Roast the sweet potato
1

• Preheat oven to 240°C/220°C fan-forced. Cut sweet potato into bite-sized chunks. • Place on a lined oven tray. Drizzle with olive oil, sprinkle over herb & mushroom seasoning and toss to coat. • Roast until tender, 20-25 minutes.

2

• Meanwhile, thinly slice leek. Finely chop garlic. Roughly chop roasted almonds.

3

• In a large frying pan, heat the butter (for the filling) and a drizzle of olive oil over high heat. • Cook leek and sliced mushrooms until browned and softened, 6-8 minutes. • Reduce heat to medium, add garlic and cook until fragrant, 1 minute. Transfer mixture to a large bowl. • Add roasted sweet potato, almonds, herb crumbing mix, Dijon mustard and the egg to the mushroom mixture. Crumble in fetta cubes and stir until well combined. Season with salt and pepper.

4

• Evenly stack 5 sheets of filo pastry with a drizzle of olive oil between each layer. • Spoon the mushroom mixture down the longest side of filo sheet leaving a 4cm gap at each edge. Using your hands, press filling tightly together to make the wellington easier to roll. • Fold sides over and roll the pastry into a log shape.

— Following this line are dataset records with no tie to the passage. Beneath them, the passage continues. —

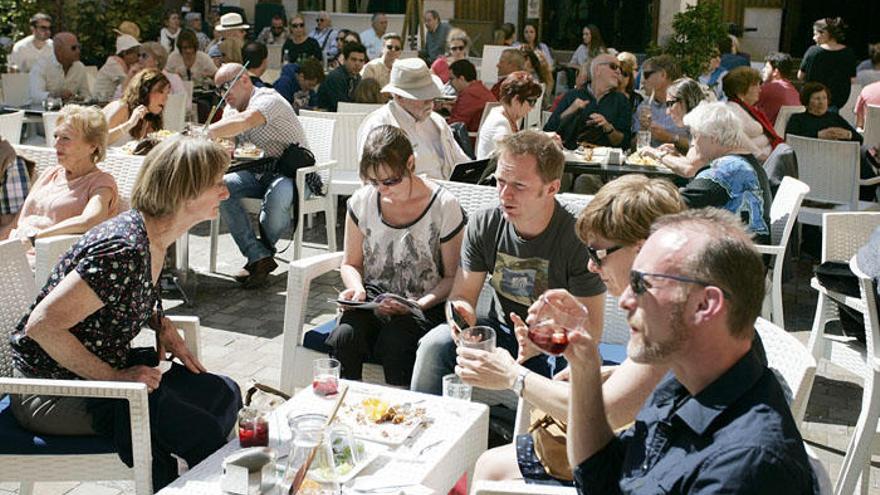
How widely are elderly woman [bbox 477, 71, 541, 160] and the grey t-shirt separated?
108 inches

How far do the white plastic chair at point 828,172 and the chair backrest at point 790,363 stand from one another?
442cm

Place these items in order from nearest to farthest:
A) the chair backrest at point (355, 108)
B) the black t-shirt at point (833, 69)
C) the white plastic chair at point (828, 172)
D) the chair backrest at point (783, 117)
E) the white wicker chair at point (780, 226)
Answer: the white wicker chair at point (780, 226) < the white plastic chair at point (828, 172) < the chair backrest at point (355, 108) < the chair backrest at point (783, 117) < the black t-shirt at point (833, 69)

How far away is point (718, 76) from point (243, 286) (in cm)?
686

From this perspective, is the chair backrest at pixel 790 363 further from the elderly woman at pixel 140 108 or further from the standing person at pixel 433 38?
the standing person at pixel 433 38

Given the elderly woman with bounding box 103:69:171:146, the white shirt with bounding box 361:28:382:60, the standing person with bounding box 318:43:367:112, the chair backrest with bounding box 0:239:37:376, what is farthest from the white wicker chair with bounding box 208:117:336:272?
the white shirt with bounding box 361:28:382:60

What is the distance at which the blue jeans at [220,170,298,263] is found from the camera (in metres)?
6.66

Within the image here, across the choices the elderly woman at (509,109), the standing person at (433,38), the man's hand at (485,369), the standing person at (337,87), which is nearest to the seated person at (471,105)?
the standing person at (337,87)

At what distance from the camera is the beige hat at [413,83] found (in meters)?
6.27

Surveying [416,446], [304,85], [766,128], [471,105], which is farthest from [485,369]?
[304,85]

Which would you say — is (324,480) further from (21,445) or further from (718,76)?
(718,76)

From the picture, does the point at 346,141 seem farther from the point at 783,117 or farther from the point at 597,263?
the point at 597,263

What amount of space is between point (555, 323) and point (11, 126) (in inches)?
246

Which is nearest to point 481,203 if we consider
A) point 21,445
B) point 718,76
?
point 21,445

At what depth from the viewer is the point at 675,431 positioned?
6.90 feet
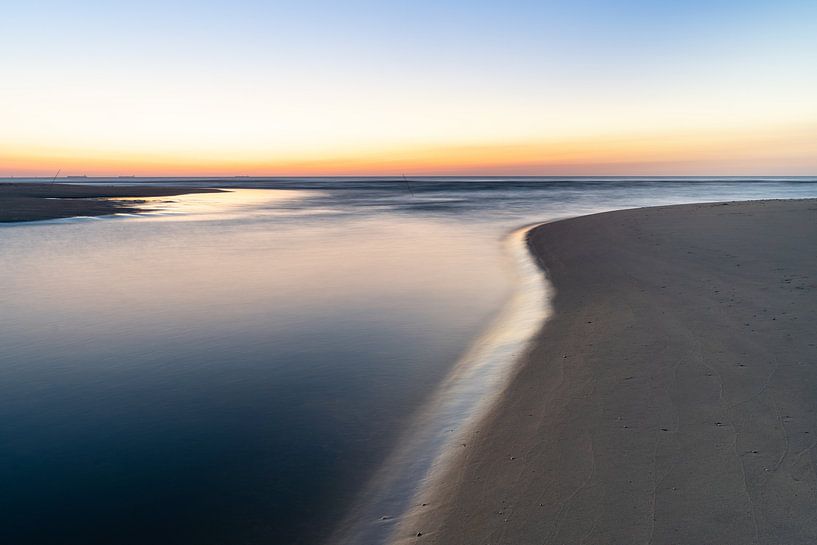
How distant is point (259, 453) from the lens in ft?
15.7

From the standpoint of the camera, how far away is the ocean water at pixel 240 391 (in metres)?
3.95

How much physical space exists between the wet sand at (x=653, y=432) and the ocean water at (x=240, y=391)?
59 cm

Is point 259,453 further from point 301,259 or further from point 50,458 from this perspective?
point 301,259

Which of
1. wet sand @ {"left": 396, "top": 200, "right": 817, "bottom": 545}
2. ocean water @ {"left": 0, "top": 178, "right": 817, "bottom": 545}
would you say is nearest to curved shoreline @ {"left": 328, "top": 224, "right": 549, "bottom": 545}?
ocean water @ {"left": 0, "top": 178, "right": 817, "bottom": 545}

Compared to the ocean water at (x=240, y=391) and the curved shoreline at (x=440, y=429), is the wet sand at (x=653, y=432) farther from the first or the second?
the ocean water at (x=240, y=391)

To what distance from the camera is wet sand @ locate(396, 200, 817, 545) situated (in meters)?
3.20

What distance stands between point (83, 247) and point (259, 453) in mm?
18648

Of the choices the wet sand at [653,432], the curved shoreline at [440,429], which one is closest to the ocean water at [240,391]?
the curved shoreline at [440,429]

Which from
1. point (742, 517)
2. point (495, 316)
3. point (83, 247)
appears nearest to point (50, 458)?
point (742, 517)

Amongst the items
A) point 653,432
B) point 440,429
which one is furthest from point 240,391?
point 653,432

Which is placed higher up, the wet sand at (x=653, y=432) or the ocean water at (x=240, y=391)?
the wet sand at (x=653, y=432)

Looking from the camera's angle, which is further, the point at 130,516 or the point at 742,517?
the point at 130,516

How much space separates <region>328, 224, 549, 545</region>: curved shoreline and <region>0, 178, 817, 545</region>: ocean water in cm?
3

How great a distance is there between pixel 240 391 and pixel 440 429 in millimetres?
2685
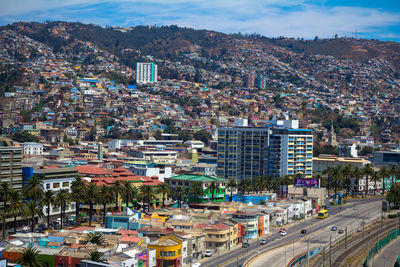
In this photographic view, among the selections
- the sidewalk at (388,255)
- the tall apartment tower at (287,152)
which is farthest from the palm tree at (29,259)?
the tall apartment tower at (287,152)

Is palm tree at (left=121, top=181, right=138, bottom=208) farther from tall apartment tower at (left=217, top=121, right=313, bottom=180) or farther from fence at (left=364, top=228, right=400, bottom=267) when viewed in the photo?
tall apartment tower at (left=217, top=121, right=313, bottom=180)

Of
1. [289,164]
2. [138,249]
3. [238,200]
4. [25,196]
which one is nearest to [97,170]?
[238,200]

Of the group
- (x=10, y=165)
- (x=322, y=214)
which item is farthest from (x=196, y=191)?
(x=10, y=165)

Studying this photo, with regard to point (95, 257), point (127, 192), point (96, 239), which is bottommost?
point (95, 257)

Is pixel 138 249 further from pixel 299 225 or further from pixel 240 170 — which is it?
pixel 240 170

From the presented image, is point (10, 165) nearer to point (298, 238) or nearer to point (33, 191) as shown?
point (33, 191)

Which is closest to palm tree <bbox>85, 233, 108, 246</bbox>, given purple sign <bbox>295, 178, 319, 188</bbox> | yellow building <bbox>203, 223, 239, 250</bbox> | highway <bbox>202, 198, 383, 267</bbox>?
highway <bbox>202, 198, 383, 267</bbox>
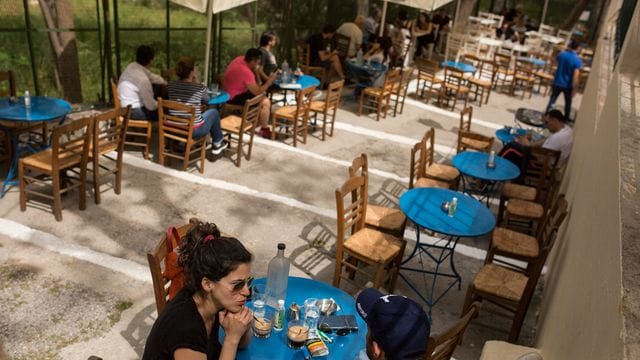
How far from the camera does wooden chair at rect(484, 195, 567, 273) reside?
538 cm

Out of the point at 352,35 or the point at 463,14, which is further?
the point at 463,14

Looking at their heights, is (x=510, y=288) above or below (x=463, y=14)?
below

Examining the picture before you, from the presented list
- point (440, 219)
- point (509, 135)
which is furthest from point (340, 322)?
point (509, 135)

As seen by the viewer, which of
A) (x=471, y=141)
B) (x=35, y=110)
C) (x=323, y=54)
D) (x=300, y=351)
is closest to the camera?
(x=300, y=351)

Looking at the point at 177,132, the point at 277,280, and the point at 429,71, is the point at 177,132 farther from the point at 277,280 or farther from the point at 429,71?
the point at 429,71

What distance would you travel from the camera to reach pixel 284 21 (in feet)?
42.4

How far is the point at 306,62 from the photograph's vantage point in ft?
41.7

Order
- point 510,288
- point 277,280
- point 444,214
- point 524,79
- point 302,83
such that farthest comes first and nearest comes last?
point 524,79 → point 302,83 → point 444,214 → point 510,288 → point 277,280

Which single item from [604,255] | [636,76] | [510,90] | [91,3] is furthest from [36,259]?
[510,90]

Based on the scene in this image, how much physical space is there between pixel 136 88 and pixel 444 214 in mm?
4635

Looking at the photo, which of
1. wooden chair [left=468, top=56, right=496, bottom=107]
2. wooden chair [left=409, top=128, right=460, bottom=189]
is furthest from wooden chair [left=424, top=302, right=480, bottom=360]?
wooden chair [left=468, top=56, right=496, bottom=107]

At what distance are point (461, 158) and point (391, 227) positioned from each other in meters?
2.16

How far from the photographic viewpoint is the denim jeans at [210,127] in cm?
Answer: 723

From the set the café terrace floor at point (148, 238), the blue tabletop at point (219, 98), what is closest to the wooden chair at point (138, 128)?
the café terrace floor at point (148, 238)
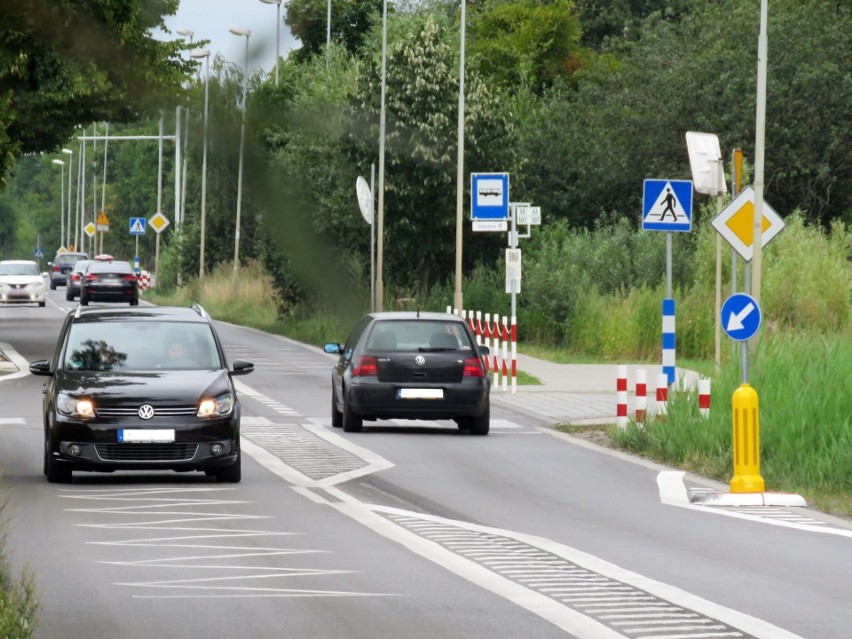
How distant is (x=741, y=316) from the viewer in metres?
18.0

Carefully transfer to a second lined oven tray.

Bake the wellington
5

• Drizzle wellington with olive oil and bake until golden, 15-20 minutes.

6

• In a small microwave-safe bowl, microwave the butter (for the sauce) and red wine jus until melted and warmed through, 30 seconds. • Slice veggie mushroom and sweet potato wellington and divide between plates. • Spoon over red wine jus. Tear over parsley to garnish. Enjoy!